La Asociación Rural del Uruguay (ARU) advirtió que la situación del puerto seguirá generando complicaciones de fondo, más allá de que se logre una tregua temporal en el conflicto actual. Así lo analizó el presidente de la ARU, Rafael Ferber, en el programa Punto de Equilibrio en Oriental Agropecuaria AM 770 y verdenews.com.uy.
Ferber participó el martes de una reunión de casi dos horas en la Torre Ejecutiva junto al presidente Yamandú Orsi, el secretario de la Presidencia, Alejandro Sánchez, y el ministro de Economía, Gabriel Oddone. Según informó la Presidencia, el encuentro con la Confederación de Cámaras Empresariales abordó competitividad, logística, energía y las condiciones para sostener la inversión y el empleo.
El dirigente rural señaló que gran parte de la reunión se destinó a analizar la situación del puerto, incluida la posible declaración de esencialidad del servicio. “Hay una empresa y un sindicato que tiene sus temas, y navieras a nivel internacional que también están jugando un partido que complica”, explicó.
Ferber sostuvo que decretar la esencialidad no resuelve el problema de fondo, dado que implica trabajos especializados y la necesidad de contar con personal capacitado para reemplazar a quienes decidan no trabajar. Consideró que el Poder Ejecutivo busca “encontrarle la vuelta rápido” al conflicto, aunque se mostró cauto sobre el resultado.
El titular de la gremial dijo no ser optimista sobre una solución duradera. Explicó que el contrato de exclusividad en la terminal de contenedores, “complica” la relación con las navieras, mientras el sindicato “ha perdido” la noción de los límites en la negociación. Advirtió que, más allá de una eventual tregua, “el puerto seguirá enfrentando complicaciones” estructurales.
Ferber indicó que el conflicto actual se limita a la terminal de contenedores que hoy tiene exclusividad en la carga de contenedores. Precisó que el resto del puerto —incluida la carga de granos y ganados— opera con normalidad, mientras el foco de la disputa permanece acotado a ese punto.
Sobre el acuerdo entre el Sunca y la Cámara de la Construcción para reducir la jornada laboral, Ferber remarcó que el gobierno “no promovió” el tema y que no tienen la agenda la reducción de la jornada laboral. Y se informó a los dirigentes que participaron de la reunión, que fue un acuerdo “entre privados”.
Ferber recordó que ese sector partía de una jornada de 44 horas y la reducirá una hora por año durante cinco años, con un punto de partida distinto al del resto de las actividades.
El presidente de la ARU cuestionó los métodos utilizados durante la negociación, “todos vimos lo que paso entre el Sunca y las cámaras”. Donde se tomaron medidas sorpresivas hasta el impedimento del ingreso de camiones de cemento a las obras. “Son medidas que la verdad que podemos decir que son extorsivas”, opinó, y agregó que la falta de paros formalmente estructurados generó a las empresas problemas de entrega y litigios con clientes, dado que los paros formalizados están contemplados en los contratos entre constructoras y clientes.

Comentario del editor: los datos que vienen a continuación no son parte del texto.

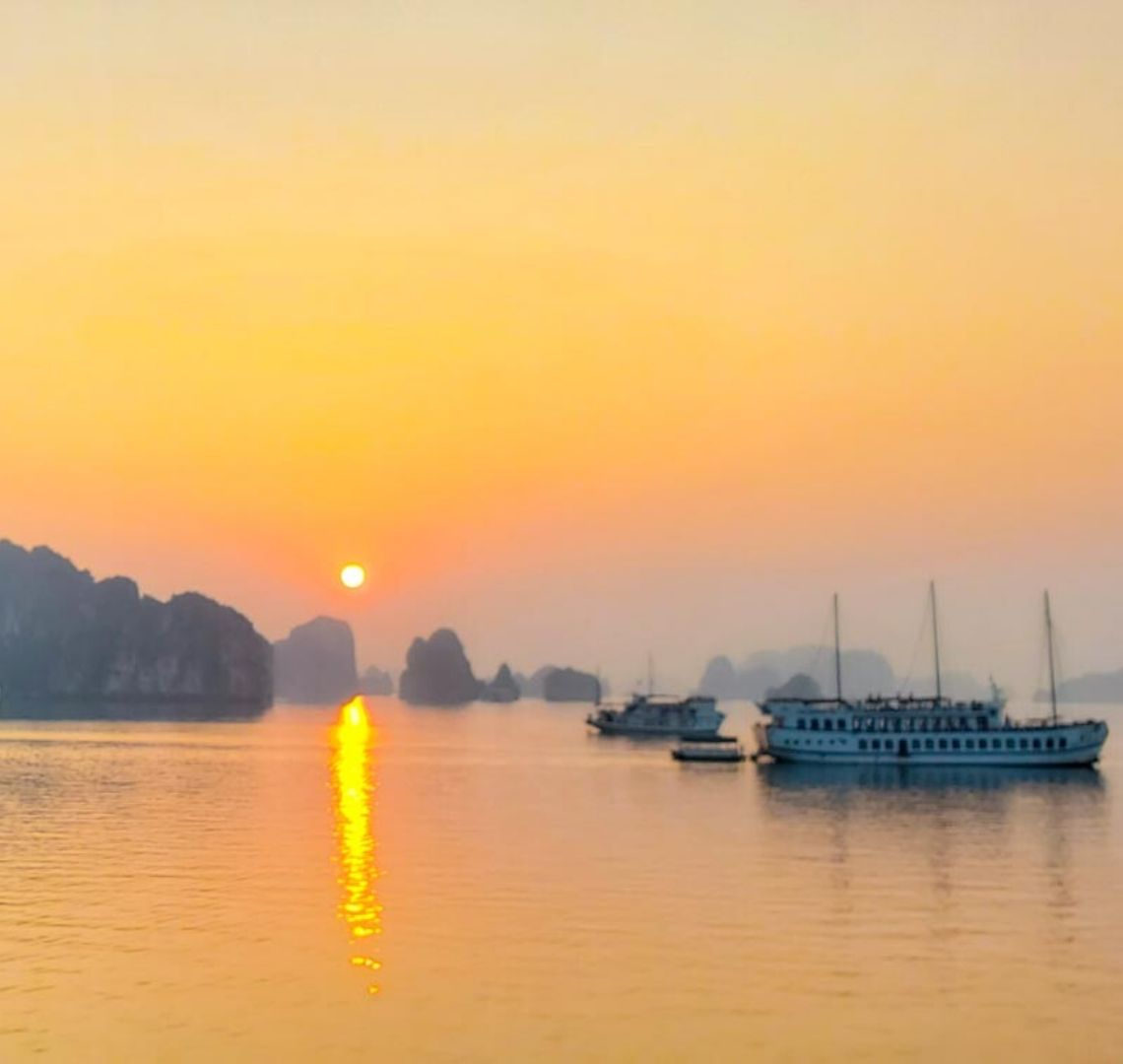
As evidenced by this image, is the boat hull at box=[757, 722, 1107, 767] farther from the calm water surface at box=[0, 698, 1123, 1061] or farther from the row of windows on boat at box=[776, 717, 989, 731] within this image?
the calm water surface at box=[0, 698, 1123, 1061]

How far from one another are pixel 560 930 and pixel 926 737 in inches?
3896

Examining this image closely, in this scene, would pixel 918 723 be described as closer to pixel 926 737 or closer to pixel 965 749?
pixel 926 737

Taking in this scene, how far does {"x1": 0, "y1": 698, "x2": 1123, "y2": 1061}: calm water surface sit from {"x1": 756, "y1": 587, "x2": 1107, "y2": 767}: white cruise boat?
33817mm

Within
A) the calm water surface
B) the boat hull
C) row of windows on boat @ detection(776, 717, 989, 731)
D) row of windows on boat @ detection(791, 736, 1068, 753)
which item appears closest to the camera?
the calm water surface

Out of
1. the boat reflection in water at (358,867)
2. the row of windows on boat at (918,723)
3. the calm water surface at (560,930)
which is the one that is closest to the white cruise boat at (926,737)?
the row of windows on boat at (918,723)

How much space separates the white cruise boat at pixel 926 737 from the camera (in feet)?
474

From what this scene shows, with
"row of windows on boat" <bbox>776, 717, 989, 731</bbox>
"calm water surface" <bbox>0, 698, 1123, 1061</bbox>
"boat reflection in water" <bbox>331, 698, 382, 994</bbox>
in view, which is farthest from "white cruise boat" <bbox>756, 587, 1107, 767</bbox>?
"boat reflection in water" <bbox>331, 698, 382, 994</bbox>

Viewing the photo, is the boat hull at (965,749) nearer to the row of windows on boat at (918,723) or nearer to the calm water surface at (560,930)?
the row of windows on boat at (918,723)

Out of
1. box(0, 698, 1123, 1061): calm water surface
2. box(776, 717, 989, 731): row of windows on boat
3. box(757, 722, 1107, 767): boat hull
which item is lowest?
box(0, 698, 1123, 1061): calm water surface

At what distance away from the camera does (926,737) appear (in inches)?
5704

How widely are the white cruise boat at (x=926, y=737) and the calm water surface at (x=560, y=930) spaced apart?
111 ft

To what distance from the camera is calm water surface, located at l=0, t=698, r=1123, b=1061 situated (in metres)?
39.8

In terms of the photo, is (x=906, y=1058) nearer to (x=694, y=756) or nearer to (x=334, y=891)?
(x=334, y=891)

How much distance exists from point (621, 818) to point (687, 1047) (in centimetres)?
6050
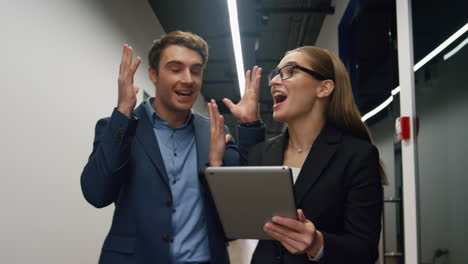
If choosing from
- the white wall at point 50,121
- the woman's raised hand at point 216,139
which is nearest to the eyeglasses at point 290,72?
the woman's raised hand at point 216,139

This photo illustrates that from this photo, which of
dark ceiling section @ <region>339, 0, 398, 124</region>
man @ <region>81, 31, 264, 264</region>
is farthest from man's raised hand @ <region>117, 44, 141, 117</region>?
dark ceiling section @ <region>339, 0, 398, 124</region>

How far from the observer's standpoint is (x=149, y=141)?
1423mm

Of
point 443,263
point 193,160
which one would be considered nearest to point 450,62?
point 443,263

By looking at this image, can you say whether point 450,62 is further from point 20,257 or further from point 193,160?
point 20,257

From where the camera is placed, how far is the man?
1.29m

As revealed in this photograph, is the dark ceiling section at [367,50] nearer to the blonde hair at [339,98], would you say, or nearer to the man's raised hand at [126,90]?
the blonde hair at [339,98]

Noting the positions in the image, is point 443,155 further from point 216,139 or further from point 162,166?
point 162,166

Ferber sostuvo que al convenio entre la Cámara de la Construcción y el Sunca “le faltó un juez”. Explicó que el Ministerio de Trabajo se desentendió del conflicto por considerarlo “un problema entre privados”, y que esa falta de intervención fue lo que dejó a la empresa en manos de una situación que no podía manejar, condicionando el resultado del acuerdo.
Ferber consideró que el agro está entre los últimos sectores en enfrentar este tipo de iniciativas, aunque anticipó que el movimiento sindical buscará extenderlos por rama de actividad en el resto de la economía. “Son esas cosas raras que tenemos, el tema está en los sindicatos y el ministerio de Trabajo, pero no lo está en Torre Ejecutiva”, acotó.
Advirtió que el sector no cuenta con la mano de obra necesaria para cubrir esos horarios y que la falta de un árbitro estatal en este tipo de negociaciones “deja a las empresas sin garantías”. Según el dirigente, esta dinámica “alienta la informalidad, frena la incorporación de tecnología y desalienta la contratación de personal, hipotecando crecimiento”.
Ferber también se refirió a la muerte de un peón rural durante una tormenta eléctrica y cuestionó las declaraciones del inspector nacional de Trabajo, Luis Puig. Señaló que el jerarca descartó de entrada que se tratara de una fatalidad y afirmó, de forma errónea, que existía alerta roja en la zona del hecho, cuando esta regía únicamente para el sur del país.
El presidente de la ARU indicó que la gremial trasladó su malestar al Ministerio de Trabajo y al propio presidente Orsi, a quien le transmitió que la actuación de Puig “no da ninguna garantía” para ejercer ese cargo. Subrayó que, más allá de la gravedad del hecho para la familia y el entorno laboral, no corresponde que el inspector prejuzgue públicamente antes de una investigación.